── Reading passage ──
June 4, 2020

A role model for quality, innovation, and transformation

Nation’s health care leaders and clinicians in annual survey point to Kaiser Permanente as a leader.

Kaiser Permanente is seen as an organization that other hospitals look to as a leader in the advancement of health care, according to an annual survey of hundreds of health authorities from across the nation.

Reaction Data, a health care-specific research platform, polled 552 hospital leaders, physicians, and other key decision-makers from across the United States to identify leading health care organizations in the eyes of their peers. In the fourth annual report, “Hospital Reputation, a Peer Review,” Kaiser Permanente and Mayo Clinic emerged as the most frequently cited for “innovation,” “delivering high-quality care at a sustainable cost,” and being “a leader in health care transformation.”

Kaiser Permanente’s integrated system aligns care and coverage to drive high-quality, coordinated, and affordable care and service across all settings. This is the fourth consecutive year that Kaiser Permanente has been recognized as a national leader by its peers.

“Delivering high quality of patient care at a sustainable cost is the holy grail of health care,” according to the authors of the report. “It’s quite literally one of the top priorities of every provider organization in the country. This is where, at least according to this year’s participants, Mayo and Kaiser [Permanente] really stand out.”

In the report, Kaiser Permanente and Mayo Clinic were 3 times more likely to be named as the top hospital that delivers care at a sustainable cost. Others receiving mentions were Cleveland Clinic, Intermountain Healthcare, Geisinger, and the Veterans Health Administration. When health care leaders were asked who came to mind as the nation’s pacesetters for health care transformation, Kaiser Permanente and Mayo Clinic were mentioned twice as often as any other health system. Mayo Clinic and Kaiser Permanente were the top 2 “models for innovation.”

Survey respondents were not given prompts and could choose whatever organization they wanted from thousands across the country, Reaction Data said. According to the report, more than 95% selected hospitals other than their own.
───
▸ **Your instructions**: Please reproduce word for word the part of the Kaiser Permanente article that begins at the words "Kaiser Permanente is" and stops after "across the nation.". The lines after this point come from a separate source and are not part of the article.
── Data section ──
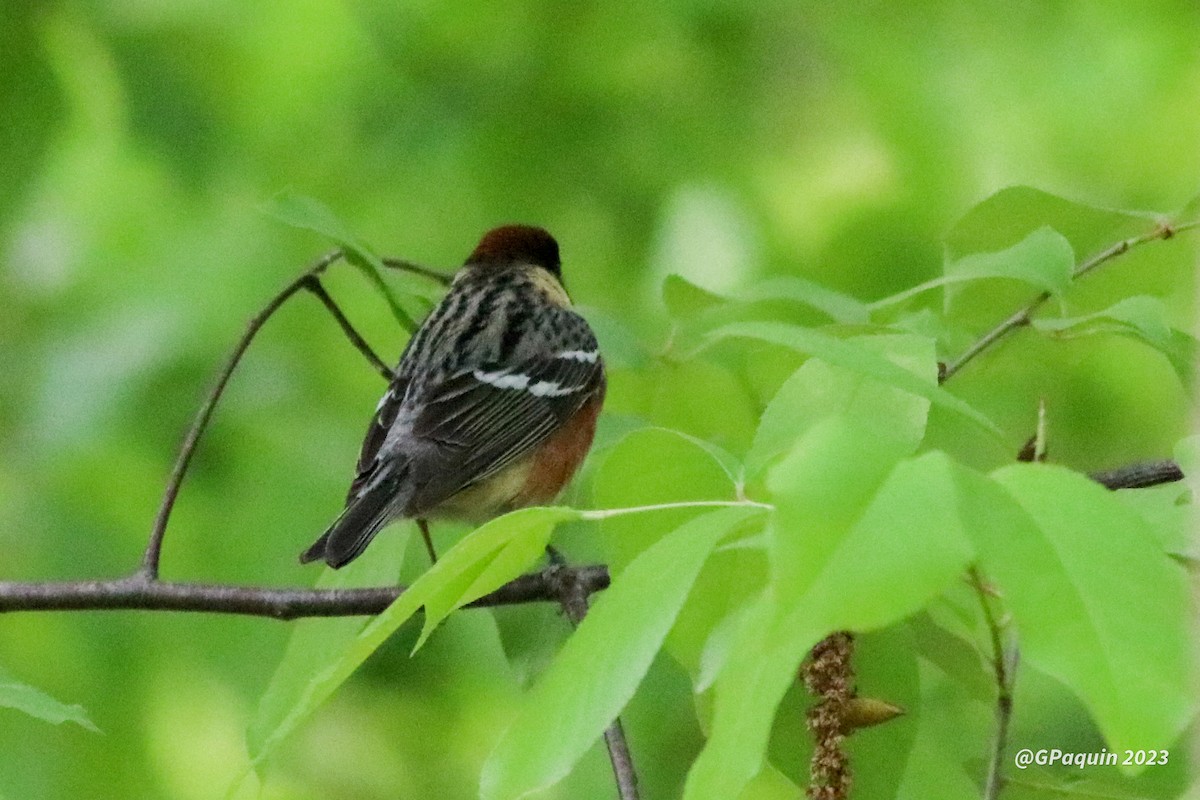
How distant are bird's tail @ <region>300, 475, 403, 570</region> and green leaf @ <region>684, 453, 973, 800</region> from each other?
2.56 ft

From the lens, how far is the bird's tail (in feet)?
4.37

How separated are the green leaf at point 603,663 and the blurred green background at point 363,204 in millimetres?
957

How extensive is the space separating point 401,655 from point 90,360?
1.97ft

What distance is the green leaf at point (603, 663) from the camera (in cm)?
61

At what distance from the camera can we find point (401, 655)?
202 cm

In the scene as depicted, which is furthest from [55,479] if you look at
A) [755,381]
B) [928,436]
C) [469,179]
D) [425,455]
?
[928,436]

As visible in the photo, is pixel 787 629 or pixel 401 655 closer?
pixel 787 629

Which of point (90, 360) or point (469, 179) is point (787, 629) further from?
point (469, 179)

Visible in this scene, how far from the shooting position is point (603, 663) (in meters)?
0.63

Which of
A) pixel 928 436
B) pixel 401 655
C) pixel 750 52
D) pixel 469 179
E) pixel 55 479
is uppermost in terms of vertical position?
pixel 750 52

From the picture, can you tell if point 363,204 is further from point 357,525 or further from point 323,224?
point 323,224

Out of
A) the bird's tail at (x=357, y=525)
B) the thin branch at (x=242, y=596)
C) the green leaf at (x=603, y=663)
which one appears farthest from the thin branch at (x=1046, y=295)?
the bird's tail at (x=357, y=525)

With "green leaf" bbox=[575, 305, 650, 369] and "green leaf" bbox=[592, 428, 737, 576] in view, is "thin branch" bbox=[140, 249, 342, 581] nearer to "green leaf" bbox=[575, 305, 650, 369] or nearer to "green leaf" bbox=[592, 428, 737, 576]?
"green leaf" bbox=[575, 305, 650, 369]

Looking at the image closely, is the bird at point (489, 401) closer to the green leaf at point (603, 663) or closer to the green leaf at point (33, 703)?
the green leaf at point (33, 703)
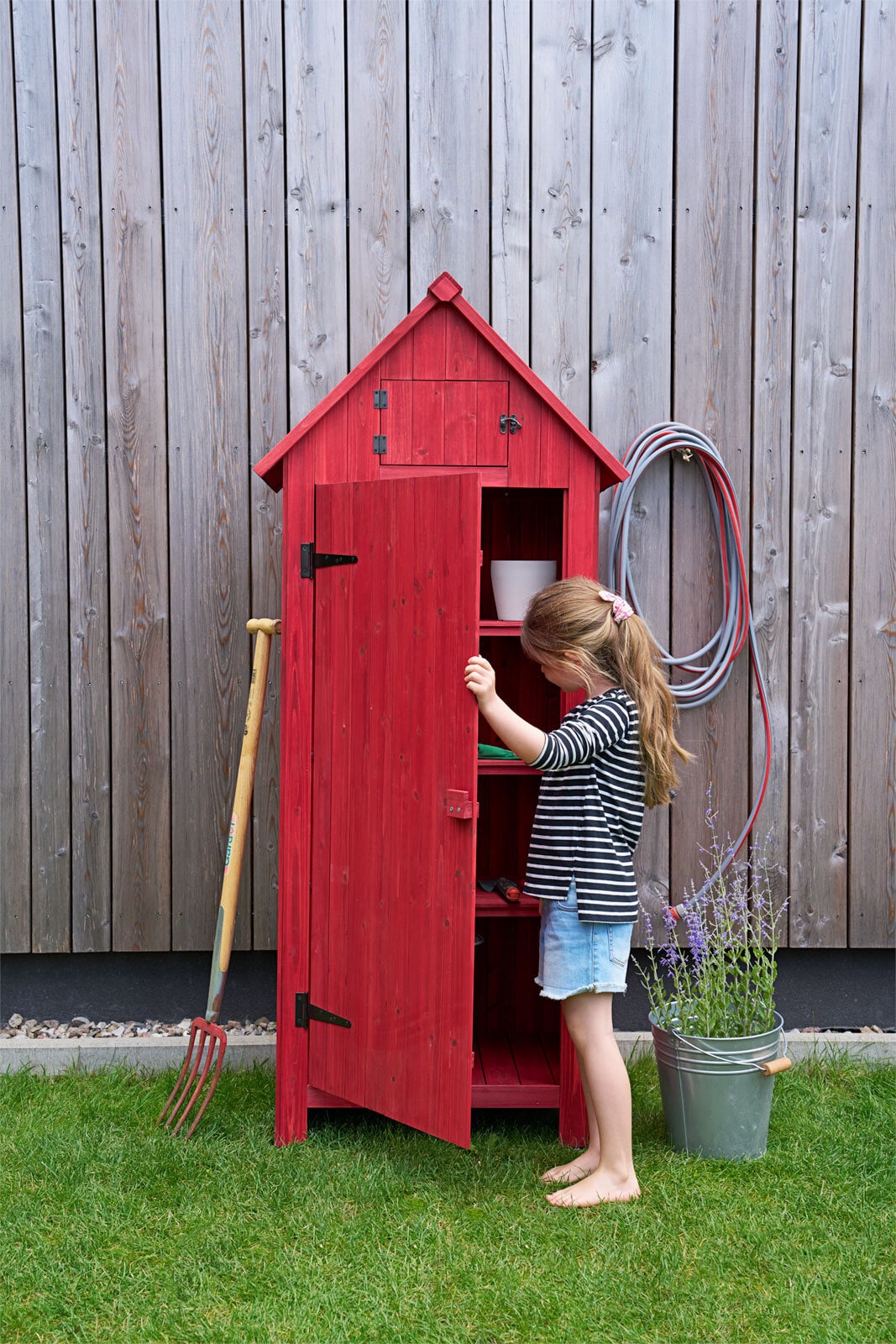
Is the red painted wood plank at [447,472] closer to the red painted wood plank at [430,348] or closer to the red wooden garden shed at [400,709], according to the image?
the red wooden garden shed at [400,709]

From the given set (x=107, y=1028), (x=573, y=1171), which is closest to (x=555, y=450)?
(x=573, y=1171)

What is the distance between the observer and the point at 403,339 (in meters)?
3.00

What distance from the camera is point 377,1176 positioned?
2.77 metres

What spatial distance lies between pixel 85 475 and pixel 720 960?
2646 millimetres

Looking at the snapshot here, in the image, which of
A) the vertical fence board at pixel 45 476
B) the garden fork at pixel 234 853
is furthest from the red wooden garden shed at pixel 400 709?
the vertical fence board at pixel 45 476

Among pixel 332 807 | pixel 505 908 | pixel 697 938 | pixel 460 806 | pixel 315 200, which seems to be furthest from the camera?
pixel 315 200

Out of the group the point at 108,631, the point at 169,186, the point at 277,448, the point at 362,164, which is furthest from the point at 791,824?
the point at 169,186

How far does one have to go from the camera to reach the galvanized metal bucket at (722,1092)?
2896mm

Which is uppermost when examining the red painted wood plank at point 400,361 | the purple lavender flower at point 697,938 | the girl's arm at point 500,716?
the red painted wood plank at point 400,361

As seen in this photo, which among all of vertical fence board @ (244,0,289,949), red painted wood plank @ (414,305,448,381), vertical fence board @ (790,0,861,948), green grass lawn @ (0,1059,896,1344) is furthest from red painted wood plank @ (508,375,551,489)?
green grass lawn @ (0,1059,896,1344)

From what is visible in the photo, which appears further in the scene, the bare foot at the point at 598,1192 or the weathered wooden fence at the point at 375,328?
the weathered wooden fence at the point at 375,328

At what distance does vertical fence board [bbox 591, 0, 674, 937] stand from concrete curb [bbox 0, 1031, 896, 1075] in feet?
A: 2.20

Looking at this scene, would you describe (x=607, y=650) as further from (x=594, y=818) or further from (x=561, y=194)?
(x=561, y=194)

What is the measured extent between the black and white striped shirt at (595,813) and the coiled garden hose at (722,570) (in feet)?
───
▸ **Expected answer**:
Kaiser Permanente is seen as an organization that other hospitals look to as a leader in the advancement of health care, according to an annual survey of hundreds of health authorities from across the nation.